▸ What is needed: Look through the listing below, and wherever a line has the string "burst", pull it out.

▸ Data supplied:
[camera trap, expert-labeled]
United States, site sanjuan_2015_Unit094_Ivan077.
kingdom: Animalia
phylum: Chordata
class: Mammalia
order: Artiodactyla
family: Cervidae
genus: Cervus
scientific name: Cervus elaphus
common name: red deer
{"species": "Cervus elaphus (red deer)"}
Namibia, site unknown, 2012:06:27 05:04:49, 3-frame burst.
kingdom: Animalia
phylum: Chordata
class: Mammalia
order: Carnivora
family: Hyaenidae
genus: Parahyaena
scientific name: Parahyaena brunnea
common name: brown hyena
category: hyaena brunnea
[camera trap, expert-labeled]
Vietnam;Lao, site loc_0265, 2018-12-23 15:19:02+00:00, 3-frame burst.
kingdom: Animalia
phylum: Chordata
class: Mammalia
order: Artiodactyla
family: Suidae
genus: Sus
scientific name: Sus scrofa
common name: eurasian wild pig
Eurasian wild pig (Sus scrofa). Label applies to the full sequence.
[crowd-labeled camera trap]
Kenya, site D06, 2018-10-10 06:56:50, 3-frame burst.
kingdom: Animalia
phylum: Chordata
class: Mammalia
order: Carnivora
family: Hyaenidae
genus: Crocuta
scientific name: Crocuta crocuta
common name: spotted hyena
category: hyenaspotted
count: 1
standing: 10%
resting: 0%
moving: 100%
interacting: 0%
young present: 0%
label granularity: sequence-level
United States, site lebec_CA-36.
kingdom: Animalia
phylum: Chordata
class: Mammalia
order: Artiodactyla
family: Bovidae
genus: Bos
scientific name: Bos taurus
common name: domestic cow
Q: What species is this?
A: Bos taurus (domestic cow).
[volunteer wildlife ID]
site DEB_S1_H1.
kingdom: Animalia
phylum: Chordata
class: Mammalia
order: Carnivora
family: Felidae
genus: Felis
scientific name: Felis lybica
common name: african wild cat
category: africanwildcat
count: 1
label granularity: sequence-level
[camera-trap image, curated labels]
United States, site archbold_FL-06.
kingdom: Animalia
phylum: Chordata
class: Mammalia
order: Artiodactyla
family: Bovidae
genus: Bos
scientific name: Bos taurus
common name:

▸ Result of the task:
Namibia, site unknown, 2012:06:27 05:04:49, 3-frame burst.
Vietnam;Lao, site loc_0265, 2018-12-23 15:19:02+00:00, 3-frame burst.
Kenya, site D06, 2018-10-10 06:56:50, 3-frame burst.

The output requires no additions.